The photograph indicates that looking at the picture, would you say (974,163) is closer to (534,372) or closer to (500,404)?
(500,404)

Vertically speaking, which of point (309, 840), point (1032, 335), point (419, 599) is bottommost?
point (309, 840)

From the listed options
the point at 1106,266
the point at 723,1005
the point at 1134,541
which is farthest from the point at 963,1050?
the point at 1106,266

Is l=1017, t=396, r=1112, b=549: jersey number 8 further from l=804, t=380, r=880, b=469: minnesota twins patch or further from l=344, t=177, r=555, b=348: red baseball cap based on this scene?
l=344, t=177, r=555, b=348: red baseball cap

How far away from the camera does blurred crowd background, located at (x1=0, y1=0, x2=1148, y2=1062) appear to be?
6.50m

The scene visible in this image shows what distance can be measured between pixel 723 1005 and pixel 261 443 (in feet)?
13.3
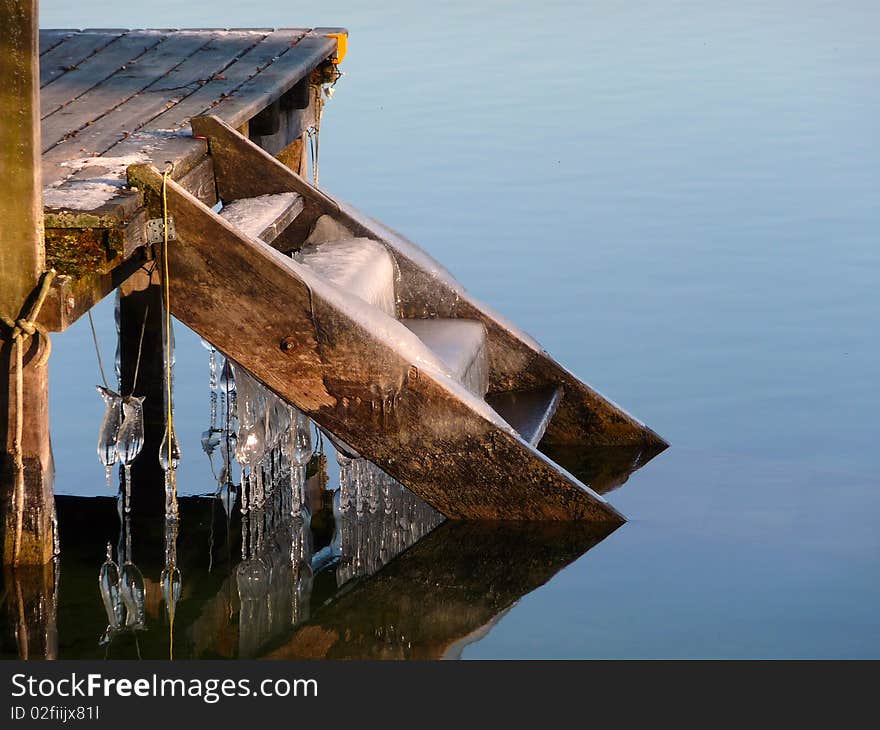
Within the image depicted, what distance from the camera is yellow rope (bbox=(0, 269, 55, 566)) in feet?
18.3

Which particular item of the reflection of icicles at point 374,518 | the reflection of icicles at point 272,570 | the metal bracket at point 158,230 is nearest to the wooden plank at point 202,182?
the metal bracket at point 158,230

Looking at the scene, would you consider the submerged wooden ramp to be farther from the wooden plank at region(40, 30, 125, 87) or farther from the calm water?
the calm water

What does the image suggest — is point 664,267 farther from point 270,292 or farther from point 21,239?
point 21,239

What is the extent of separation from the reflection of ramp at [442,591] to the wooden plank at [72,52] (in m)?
2.92

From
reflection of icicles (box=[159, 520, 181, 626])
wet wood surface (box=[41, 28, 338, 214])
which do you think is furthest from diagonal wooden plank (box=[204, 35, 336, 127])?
reflection of icicles (box=[159, 520, 181, 626])

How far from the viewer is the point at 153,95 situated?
768cm

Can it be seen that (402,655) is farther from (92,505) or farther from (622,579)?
(92,505)

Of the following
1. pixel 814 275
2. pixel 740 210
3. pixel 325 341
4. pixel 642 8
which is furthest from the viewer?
pixel 642 8

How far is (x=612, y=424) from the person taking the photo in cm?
778

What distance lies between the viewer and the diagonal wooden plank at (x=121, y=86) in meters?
7.00

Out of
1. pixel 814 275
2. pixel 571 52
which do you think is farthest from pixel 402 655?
pixel 571 52

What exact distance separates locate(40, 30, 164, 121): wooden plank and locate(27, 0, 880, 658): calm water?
4.82 ft

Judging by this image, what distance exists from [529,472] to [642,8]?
2026cm

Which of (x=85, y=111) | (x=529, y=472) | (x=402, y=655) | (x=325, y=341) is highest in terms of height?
(x=85, y=111)
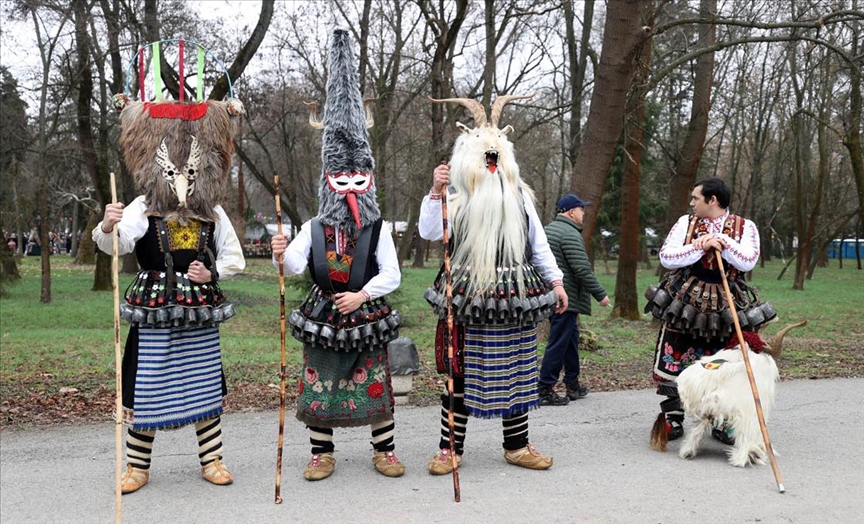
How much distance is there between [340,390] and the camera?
189 inches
***
— What this task involves —
Return the whole listing, word for word, and leave out every picture.

— Exercise result —
The photograph indicates that looking at the picture, would you say (974,163) is closer to (534,372) or closer to (500,404)?
(500,404)

Vertically speaking, which of point (309, 840), point (1032, 335), point (419, 599) is bottommost?
point (309, 840)

From the listed options
the point at 1106,266
the point at 723,1005
the point at 1134,541
which is farthest from the point at 963,1050?
the point at 1106,266

Is l=1017, t=396, r=1112, b=549: jersey number 8 further from l=804, t=380, r=880, b=469: minnesota twins patch or further from l=344, t=177, r=555, b=348: red baseball cap based on this scene?
l=344, t=177, r=555, b=348: red baseball cap

How far away from the camera does blurred crowd background, located at (x1=0, y1=0, x2=1148, y2=1062) appear to be?
6.50m

The scene visible in this image shows what distance can be measured between pixel 723 1005 and pixel 261 443 (in feet)?
13.3
Within the image depicted, what distance from the camera is yellow rope (bbox=(0, 269, 55, 566)) in feet?
18.3

Which particular item of the reflection of icicles at point 374,518 | the reflection of icicles at point 272,570 | the metal bracket at point 158,230 is nearest to the wooden plank at point 202,182?
the metal bracket at point 158,230

Looking at the scene, would you consider the submerged wooden ramp to be farther from the wooden plank at region(40, 30, 125, 87) or farther from the calm water?
the calm water

What does the image suggest — is point 664,267 farther from point 270,292 or farther from point 21,239?
point 21,239

What is the extent of separation from the reflection of ramp at [442,591] to the wooden plank at [72,52] (in m)?
2.92

From
reflection of icicles (box=[159, 520, 181, 626])
wet wood surface (box=[41, 28, 338, 214])
which do you think is furthest from diagonal wooden plank (box=[204, 35, 336, 127])?
reflection of icicles (box=[159, 520, 181, 626])

How far from the viewer is the point at 153,95 situated?
768cm

Can it be seen that (402,655) is farther from (92,505) or farther from (622,579)?
(92,505)

Of the following
1. pixel 814 275
2. pixel 740 210
3. pixel 325 341
4. pixel 642 8
which is furthest from the viewer?
pixel 642 8

How far is (x=612, y=424) from the person taking the photo in cm?
778

What distance lies between the viewer and the diagonal wooden plank at (x=121, y=86) in meters?
7.00

Out of
1. pixel 814 275
2. pixel 571 52
which do you think is farthest from pixel 402 655?
pixel 571 52

What exact distance separates locate(40, 30, 164, 121): wooden plank and locate(27, 0, 880, 658): calm water?
4.82 ft

Judging by this image, what distance exists from [529,472] to [642,8]?
2026cm

Which of (x=85, y=111) | (x=529, y=472) | (x=402, y=655) | (x=325, y=341) is highest in terms of height?
(x=85, y=111)
How much distance is there between [340,390] and the camera?
189 inches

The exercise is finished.